Chadwick Boseman's Death

I told myself I was going to do an actual blog post this weekend. I have some files I'd worked on for a while, adding and editing now and then with thoughts on comics, figured I would just start with one of those. Then last night, I was stretched out reading comics that had piled up on my nightstand and I reached for another one before it got too late and my phone lit up with a notification announcing Boseman's death. Knee jerk reaction was to put the comic back in the bag, put it back on the to-read stack and turn off the light. First thoughts were that he was my age, 43. It's selfish, but my first concern was "holy crap, cancer hits everyone, even people my age, and this guy lived a healthier, more active life than me ..." Do I get a check-up, do I improve my life insurance ... you know, the things you worry about when you suddenly feel old and want to make sure things are taken care of, right?


Then I started thinking about my kids. Not the little ones I have that are like "mine" right, but the kids I teach. Boseman's Black Panther was iconic, regardless of if you were a comic or Black Panther fan before the movie, but for a lot of the kids I teach (and I'm not just talking about my black students) he was their superhero. And for my black students? He was them onscreen. People say "representation matters" is an overstatement, and if that's the case, you've never seen a young black man get excited to show you a drawing they did of Black Panther, or tell you how many times they saw it in theaters, or the Wakanda Forever shirt they picked up over the weekend.

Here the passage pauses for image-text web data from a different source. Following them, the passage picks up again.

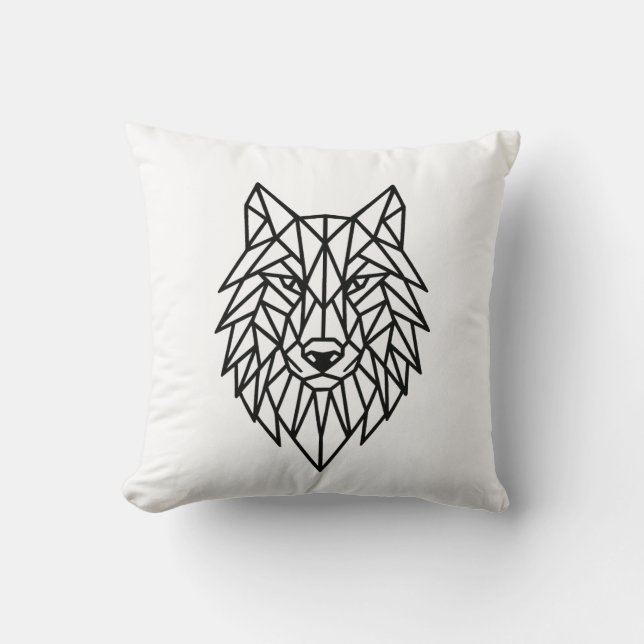 Almofada Geometric Wolf Pillow (Frente)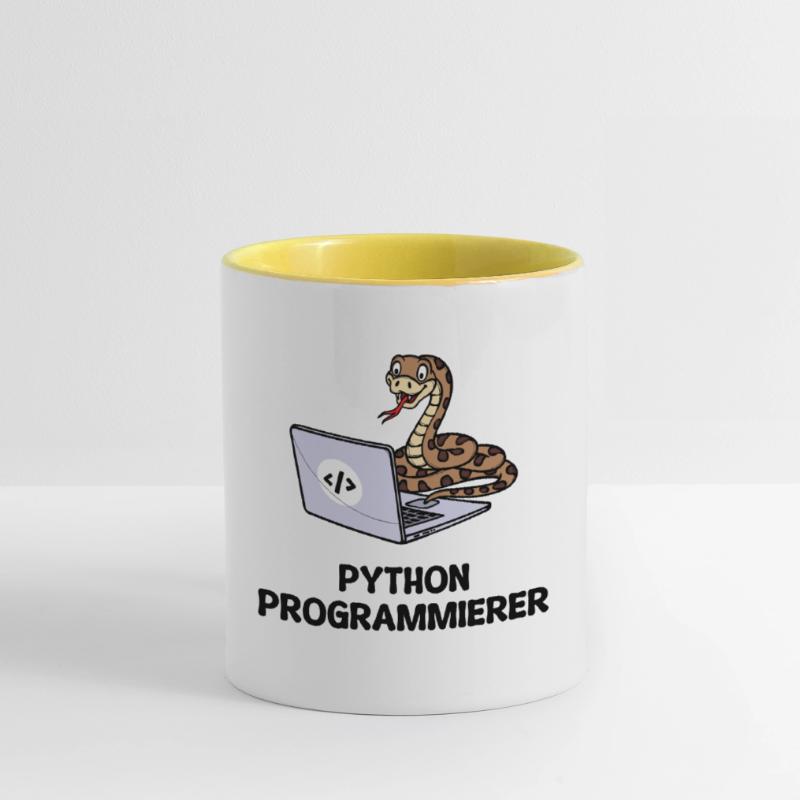 Programmierer Computer Code Developer Statement Tasse zweifarbig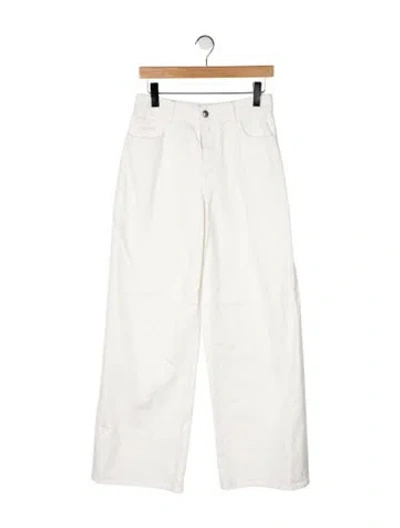 Pre-owned Goop G. Label High-rise Wide Leg Jeans In Neutral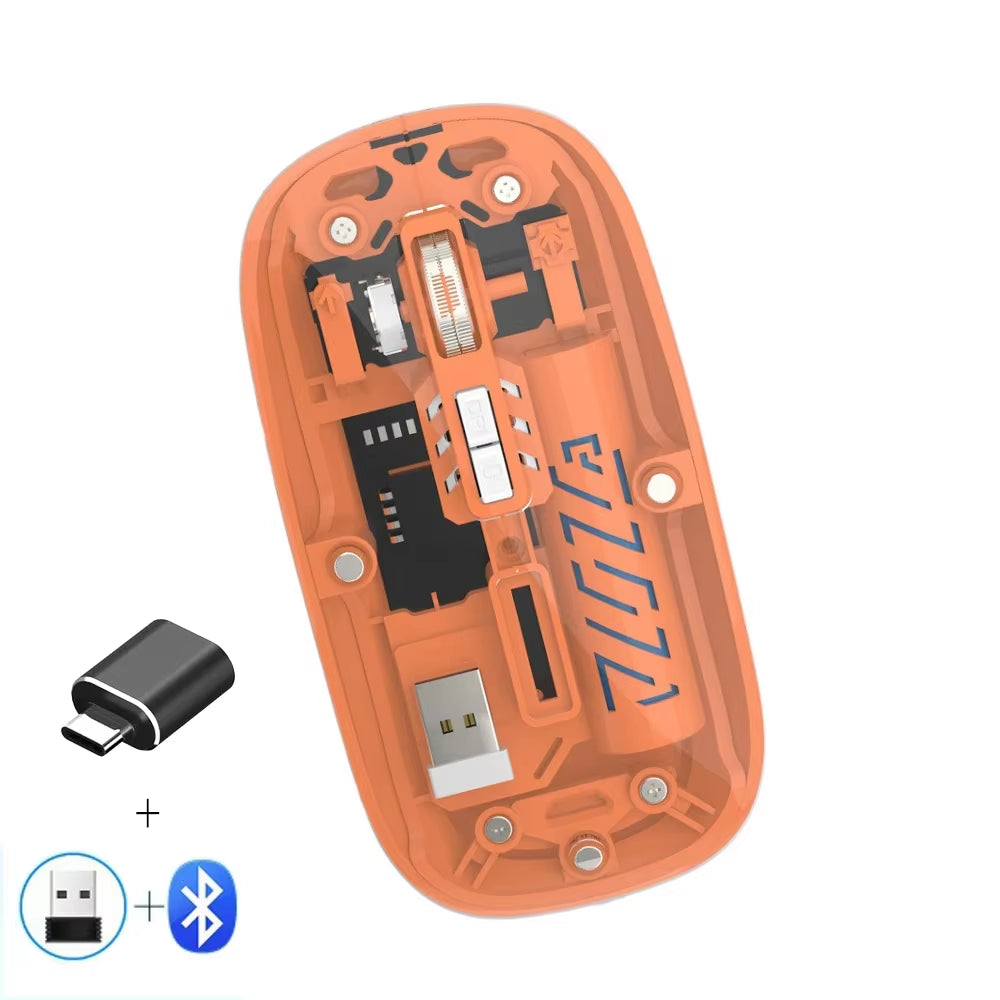 Transparent Wireless Mouse Dual Mode 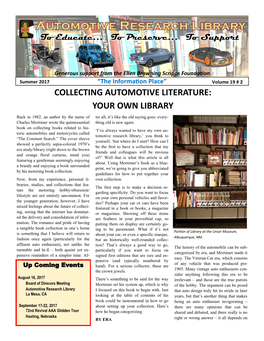 Collecting Automotive Literature: Your Own Library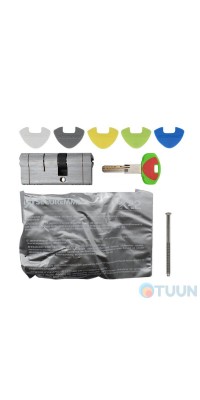 цилиндр Securemme CS30451X5 К22 30/45 мм 5кл+1 монтажный ключ, мат. хром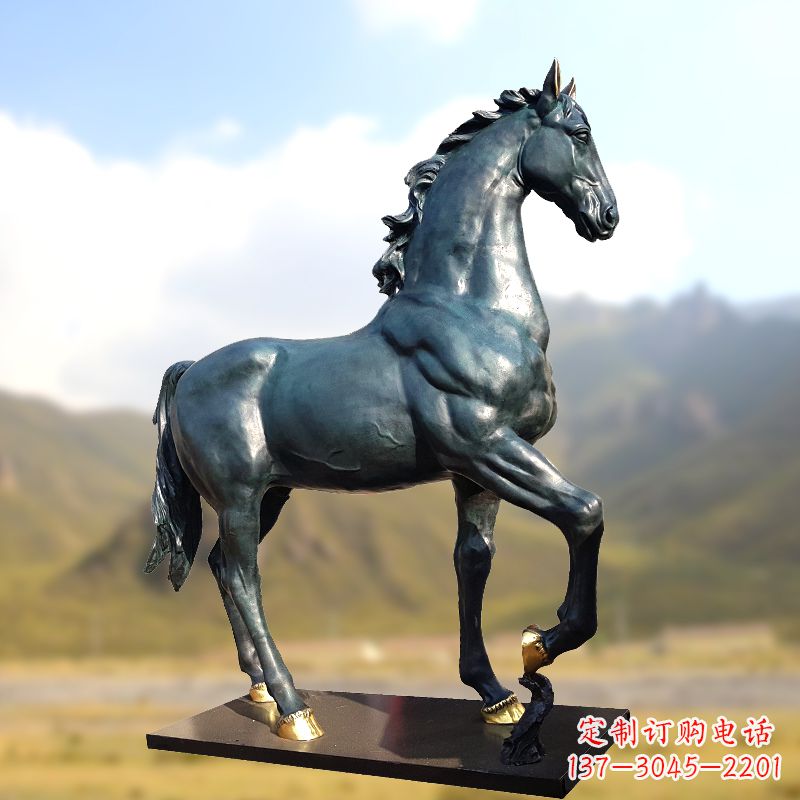 张家口铸铜马铜雕塑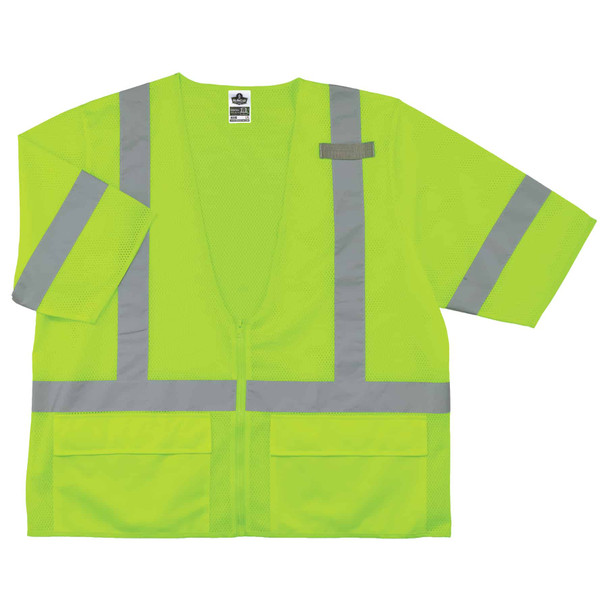 Ergodyne GloWear 8320Z Standard Hi-Vis Safety Vest - Type R, Class 3, Zipper - Lime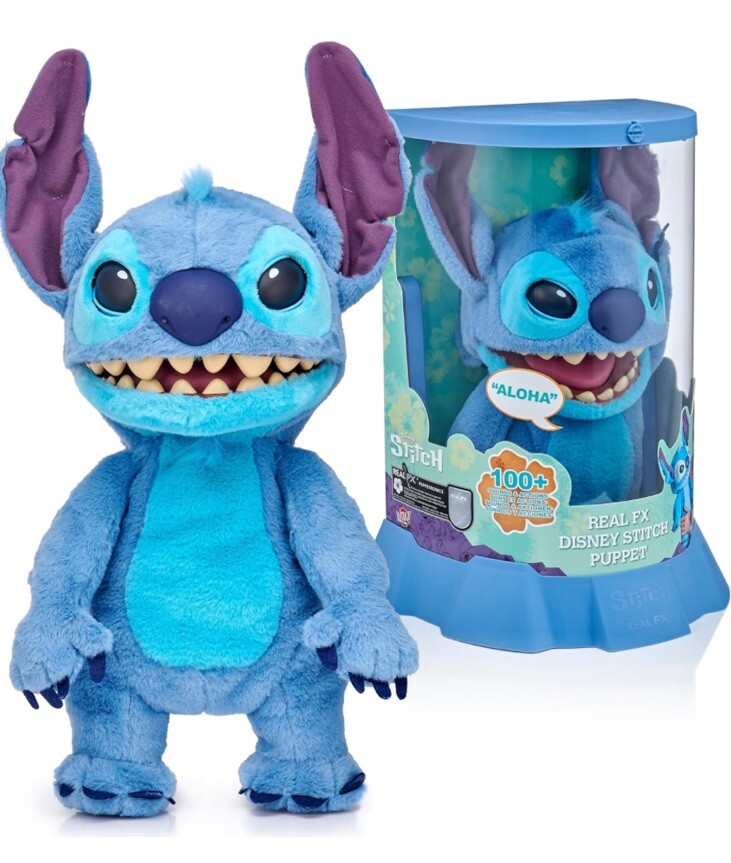 Real FX Disney Stitch Puppet Interactive Plush Toy LILO & Stitch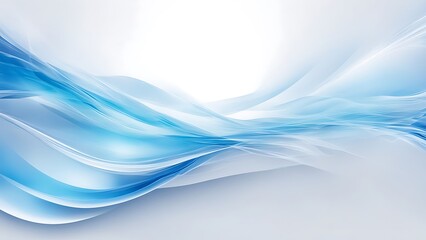 Naklejka premium abstract blue wave background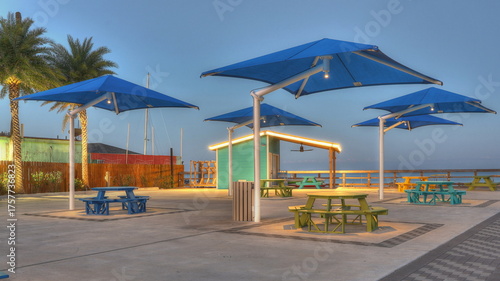 Picnic area, South Padre Island
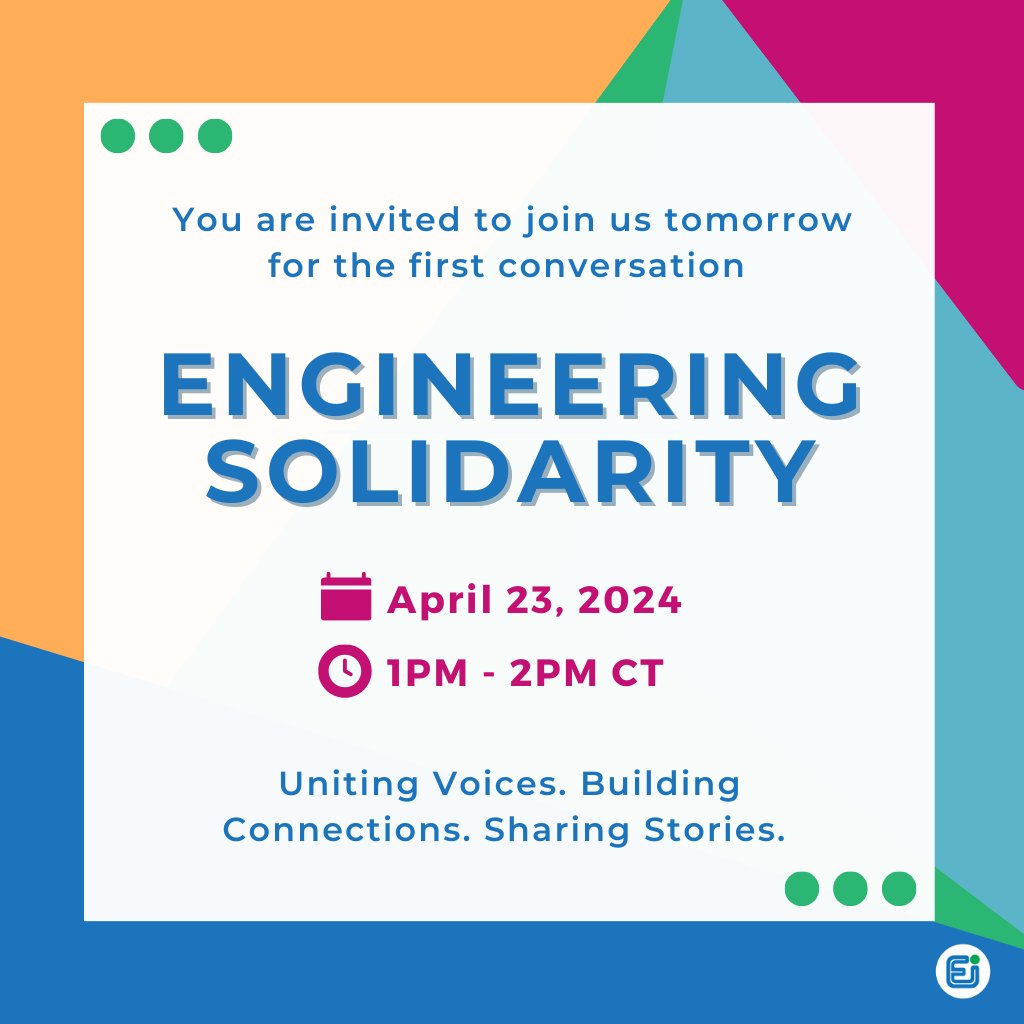 🔊 If you have opinions on how anti-DEI legislation is impacting engineering education, we need to hear from you. Come share your experiences: us02web.zoom.us/j/84529804356?…

#InclusiveEngineering #TechDiversity #DEI #Equity #STEMEducation #WomenInEngineering #DEI #Education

I'm hit harder by this celebrity death not because of his connections to an amazing job putting a superhero I like on the screen, or that he poured everything he could into his last years being a role model and icon for young black people, or even that he somehow hid that he was sick with cancer for four years while filming stunts and putting himself out there ... I am sick to my stomach thinking of how this will affect the young people I see on my screens at school, and the kids that attached themselves to this brilliant actor who lit up his performance as not just a hero but a king, and I worry who is there to tell them it'll be ok, and that there are other heroes, and they can be one, too.